As far as i'm concerned , there is absolutely no preference for digital over film. I just want to feel secure that my lenses will be usable when film disappears, which will eventually happen. I personally have learned the hard way that photography isn't about bells and whistles. My latest SLR equipment was a 167MT and a few Zeiss lenses, when I decided to jump on the digital wagon 4 years ago. I sold the Contax and bought a 300D, less than a year later, I was seriously missing full-frame, I sold the 300D and bought a 1Ds. Another while later, the 1Ds files were not satisfying for many reasons, so I sold this one again and bought a 5D. Again, I reached the sad conclusion that my 5D will never be as good as my Velvia film for color and contrast. Every time I got the look I wanted from my raw files, the image was unusable for other reasons like too stretched histograms causing posterization... etc. Then I took a drastic decision and sold the 5D for 2 Canon film bodies which was the logical decision since I owned over 10 EF lenses. But again, I found myself trying to focus manually most of the time, unsuccessfully because of the dim focusing screens and the short-travel focusing rings of AF lenses. I decided that if I can't focus manually there would be something missing in my photography, I was sick of focusing by pushing buttons and coinciding AF points with my subject. So now I'm currently selling all my Canon gear, and have purchased 2 bodies and 9 fine lenses of a system which is already dead. A crazy move probably, and a backward one for sure, but I have given digital a chance for 4 years and now I came back where I started, with Contax manual focus system and film. And there must be a reason why the equipment has doubled in price since 4 years ago. Now we'll need to convince Zeiss to resurrect the brand ;)

Cheers, Edward
 

wang

Well-Known Member
''Now we'll need to convince Zeiss to resurrect the brand ''

I would hope so but as far as in practice, it will takes many years before you can see the resurrection of Contax. Look at the resurrection of Zeiss Ikon. In truth, it happened many years after the termination of production, what they resurrected is actually more of a Leica M.

Is my C-Y gears irreplacable ? I have 11 lenses and 4 bodies. I am keeping them becauses I liked them, but I do believe in terms of performance, they could be replaced quite easily. What is the point of their resurrection ?

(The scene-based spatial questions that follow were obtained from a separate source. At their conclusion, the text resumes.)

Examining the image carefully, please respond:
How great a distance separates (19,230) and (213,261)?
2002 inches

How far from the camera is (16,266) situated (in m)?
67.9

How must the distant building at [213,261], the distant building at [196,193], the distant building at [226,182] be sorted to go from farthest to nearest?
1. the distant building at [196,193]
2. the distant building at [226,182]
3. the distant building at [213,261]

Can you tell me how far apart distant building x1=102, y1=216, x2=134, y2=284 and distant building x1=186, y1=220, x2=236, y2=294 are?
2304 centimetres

Although the Canon people might think my C-Y 21 2.8 is irreplacable, to me I can get better performance with medium format. You might think my C-Y 28 2 is irreplacable, because it is 28 with f2. I could replace it with Leica M28 f2. The other candidate is the new ZF 25 2.8 which can focus even closer. I don't have C-Y 55 1.2, but I should believe ZF 50 1.4 is very good.

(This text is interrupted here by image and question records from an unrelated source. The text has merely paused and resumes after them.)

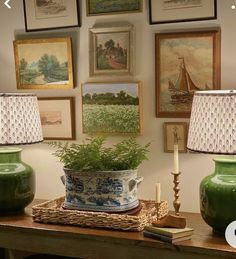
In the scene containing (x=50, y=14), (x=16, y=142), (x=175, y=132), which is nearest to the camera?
(x=16, y=142)

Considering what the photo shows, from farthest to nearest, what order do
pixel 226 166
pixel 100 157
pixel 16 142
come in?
pixel 16 142 → pixel 100 157 → pixel 226 166

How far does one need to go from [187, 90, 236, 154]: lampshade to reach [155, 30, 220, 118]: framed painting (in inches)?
14.4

The one difficult to replace is C-Y 60 2.8. Can you replace it with Leica R60 2.8 ? I would say no. Can you replace it with NF50 f2? The answer is no. Can you replace it with Hassy 110 f2 ? I would think it is too big. This lens has a size and taste difficult to replace by the others. I had very nice portraits shoots from this lens.

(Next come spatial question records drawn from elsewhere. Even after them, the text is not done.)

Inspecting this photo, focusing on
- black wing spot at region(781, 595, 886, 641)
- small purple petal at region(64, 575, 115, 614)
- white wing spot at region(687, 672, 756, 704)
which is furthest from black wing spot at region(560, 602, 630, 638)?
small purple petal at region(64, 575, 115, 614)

What about C-Y 85 1.2 ? There are many other lenses having very good performance with different tastes like Leica R or M90 2 ASPH, ZM85 2, ZF 85 1.4.

Can my 100 2.8 Makro-Planar be replaced by the new ZF 100 2 Makro-Planar ? Not in clinical applications when the former is able to do 1:1.

What about my 200 f2. Even though Sony is producing a Zeiss 135 1.8, I don't think it can replace my 200 f2 easily. I heard that Leica 180 2 is better, but Leica can't replace a Zeiss.

Could Canon EF-S 60 2.8 replace Makro-Planar 60 2.8 on a Canon 350D ? The former has excellent optical performance, auto-focus and automatic aperture. The answer is no. The Canon manual focus is never as smooth as the Zeiss and Leica counterpart. When you are shooting small objects, smooth focusing is very important. The Canon manual focus has a frictional feel. In fact, I tried one day to ease the focusing a bit by droping oil into the canon lens. Well, I ruined it. The one and only one Canon lens has gone from me.

People like me would wish to see the resurrection of Contax, but I doubt if there are enough of us to make this worthwhile. What happens if the Leica factory got bombed one day by terrorist, resurrection will happen straight away. That's the difference between Contax and Leica. Contax is like an orphan.